The Mahler certainly had some fine moments, but most of them came from the principal instrumentalists and the excellence of the orchestra as an ensemble. Principal trumpet Mark Inouye led the way brilliantly in the piercing solos of the opening “Trauermarsch” (Funeral march), while Robert Ward played the Scherzo’s treacherous horn solo flawlessly, with both power and wit. As a group, the brass could not be faulted, particularly in the second and fifth movements. In the Adagietto, harpist Meredith Clark played with heart-stopping tenderness.
Dudamel conducted with considerable energy, but too often this was expressed through speed and volume. The first movement launched in ear-splitting fashion, with double fortes landing as if the score called for “as much volume as possible.” Though Mahler asks for plenty of piano and pianissimo playing, the movement never got much quieter than mezzo-forte. The second, third, and fifth movements intermittently suffered from the same limited dynamic range, ranging from mezzo-forte to much too loud. Maybe Dudamel can get away with this in the magnificent acoustics of L.A.’s Walt Disney Concert Hall, but Davies doesn’t tolerate sonic overload very well, and the orchestral sound was too blaring, too often.
The conductor didn’t always have full control of the orchestra. The opening of the Scherzo wasn’t well coordinated, and the slow section nearly fell apart at the beginning. But the Scherzo also brought perhaps the most breathtakingly beautiful passages of the evening’s performance, in the slow section where the pizzicato strings take center stage.
The Adagietto lacked sinew and a sense of the underlying structure of the movement and seemed not just slow, but laggard. This was an issue for the entire work: Dudamel seemed to be conducting moment by moment, without illuminating the larger structure of each movement and the symphony as a whole. While his conducting wasn’t metronomic, he lacked an organic sense of the underlying pulse of each movement and thus lacked the kind of graceful rhythmic flexibility within a phrase that good Mahler conducting needs. And he too often overlooked subtle dynamic changes as well.
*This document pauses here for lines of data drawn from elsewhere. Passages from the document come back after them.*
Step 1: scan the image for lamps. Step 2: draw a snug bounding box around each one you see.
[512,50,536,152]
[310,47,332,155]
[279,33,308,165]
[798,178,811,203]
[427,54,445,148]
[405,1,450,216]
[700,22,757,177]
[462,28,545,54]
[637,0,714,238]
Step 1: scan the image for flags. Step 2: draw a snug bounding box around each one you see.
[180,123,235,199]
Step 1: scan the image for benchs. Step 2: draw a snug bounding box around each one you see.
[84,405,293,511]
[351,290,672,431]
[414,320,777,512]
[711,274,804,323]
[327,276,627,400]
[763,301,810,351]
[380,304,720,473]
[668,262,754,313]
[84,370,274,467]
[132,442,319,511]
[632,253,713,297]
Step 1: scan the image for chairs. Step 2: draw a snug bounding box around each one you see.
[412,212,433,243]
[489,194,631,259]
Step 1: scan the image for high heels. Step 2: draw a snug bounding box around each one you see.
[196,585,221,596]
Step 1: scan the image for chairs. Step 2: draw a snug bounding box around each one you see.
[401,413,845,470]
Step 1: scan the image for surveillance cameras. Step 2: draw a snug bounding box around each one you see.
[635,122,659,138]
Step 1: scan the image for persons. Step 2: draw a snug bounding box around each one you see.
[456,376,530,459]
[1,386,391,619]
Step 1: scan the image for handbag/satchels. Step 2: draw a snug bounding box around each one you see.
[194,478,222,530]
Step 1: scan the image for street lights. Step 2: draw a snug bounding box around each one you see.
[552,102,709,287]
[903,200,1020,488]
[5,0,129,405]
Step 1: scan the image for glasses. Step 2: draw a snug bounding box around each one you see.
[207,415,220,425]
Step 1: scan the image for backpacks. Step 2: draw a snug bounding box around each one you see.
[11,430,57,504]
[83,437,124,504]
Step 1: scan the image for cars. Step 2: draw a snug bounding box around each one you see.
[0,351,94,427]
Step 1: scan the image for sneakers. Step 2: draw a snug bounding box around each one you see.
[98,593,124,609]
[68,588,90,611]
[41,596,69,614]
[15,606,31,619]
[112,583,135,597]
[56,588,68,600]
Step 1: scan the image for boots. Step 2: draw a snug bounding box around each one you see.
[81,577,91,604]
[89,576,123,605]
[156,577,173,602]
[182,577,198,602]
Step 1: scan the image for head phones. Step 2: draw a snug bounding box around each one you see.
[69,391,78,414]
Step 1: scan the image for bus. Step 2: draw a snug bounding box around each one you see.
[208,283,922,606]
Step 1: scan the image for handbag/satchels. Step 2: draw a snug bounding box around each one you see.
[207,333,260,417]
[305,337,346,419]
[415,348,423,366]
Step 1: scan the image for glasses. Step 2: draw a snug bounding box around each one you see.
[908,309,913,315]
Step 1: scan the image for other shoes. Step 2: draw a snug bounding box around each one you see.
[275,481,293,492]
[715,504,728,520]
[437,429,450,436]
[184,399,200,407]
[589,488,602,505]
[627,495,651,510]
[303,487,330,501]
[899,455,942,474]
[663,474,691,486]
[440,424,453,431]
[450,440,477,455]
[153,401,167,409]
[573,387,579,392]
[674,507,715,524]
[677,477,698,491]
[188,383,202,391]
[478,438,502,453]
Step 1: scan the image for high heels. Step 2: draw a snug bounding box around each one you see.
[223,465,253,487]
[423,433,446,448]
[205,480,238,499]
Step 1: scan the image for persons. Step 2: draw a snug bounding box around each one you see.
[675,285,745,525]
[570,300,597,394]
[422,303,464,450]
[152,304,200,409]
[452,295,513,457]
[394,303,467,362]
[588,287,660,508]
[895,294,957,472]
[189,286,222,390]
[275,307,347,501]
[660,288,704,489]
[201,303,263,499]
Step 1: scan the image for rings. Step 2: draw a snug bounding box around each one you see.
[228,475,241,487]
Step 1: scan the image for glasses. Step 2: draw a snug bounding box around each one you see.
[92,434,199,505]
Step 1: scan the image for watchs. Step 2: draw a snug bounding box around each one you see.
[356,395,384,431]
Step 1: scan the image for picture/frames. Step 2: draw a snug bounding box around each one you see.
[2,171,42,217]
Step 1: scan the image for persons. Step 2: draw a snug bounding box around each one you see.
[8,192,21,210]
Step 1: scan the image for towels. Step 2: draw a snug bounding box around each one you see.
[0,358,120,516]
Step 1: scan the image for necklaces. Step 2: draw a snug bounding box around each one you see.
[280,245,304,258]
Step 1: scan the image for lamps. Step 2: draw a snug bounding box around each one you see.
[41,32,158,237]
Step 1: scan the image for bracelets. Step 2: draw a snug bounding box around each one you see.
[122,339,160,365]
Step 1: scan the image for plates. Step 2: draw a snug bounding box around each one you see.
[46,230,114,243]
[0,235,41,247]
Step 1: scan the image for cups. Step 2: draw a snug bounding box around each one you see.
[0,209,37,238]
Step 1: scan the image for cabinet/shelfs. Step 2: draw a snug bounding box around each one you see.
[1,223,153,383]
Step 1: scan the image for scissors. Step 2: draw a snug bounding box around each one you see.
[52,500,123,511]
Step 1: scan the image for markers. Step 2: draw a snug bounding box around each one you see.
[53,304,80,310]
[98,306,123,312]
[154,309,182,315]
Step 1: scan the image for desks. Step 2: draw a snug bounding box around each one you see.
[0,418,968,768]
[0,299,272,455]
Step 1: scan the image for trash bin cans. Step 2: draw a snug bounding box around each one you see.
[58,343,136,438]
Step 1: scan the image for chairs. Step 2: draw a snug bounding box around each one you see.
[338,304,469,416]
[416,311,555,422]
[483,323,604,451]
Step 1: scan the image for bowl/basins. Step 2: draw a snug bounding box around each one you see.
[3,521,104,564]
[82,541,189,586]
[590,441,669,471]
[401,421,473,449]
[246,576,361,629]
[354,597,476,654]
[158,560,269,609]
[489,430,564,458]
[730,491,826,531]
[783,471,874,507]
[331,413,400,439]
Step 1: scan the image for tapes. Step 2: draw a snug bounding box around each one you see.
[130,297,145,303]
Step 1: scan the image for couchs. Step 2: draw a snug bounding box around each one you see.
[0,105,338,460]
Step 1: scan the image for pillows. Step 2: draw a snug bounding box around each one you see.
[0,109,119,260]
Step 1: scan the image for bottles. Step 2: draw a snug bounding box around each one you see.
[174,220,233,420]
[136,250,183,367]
He had similar issues with the opening Mozart, despite its straightforward organization and clarity. Balances within the woodwinds were off, and the strings sounded mechanical and overly regimented. The symphony lacked crispness and phrases were dully articulated.
Dudamel received a hero’s welcome when he first came onstage, and at the close of the concert, the audience gave him a standing ovation. I might have been the only person at Davies who was disappointed.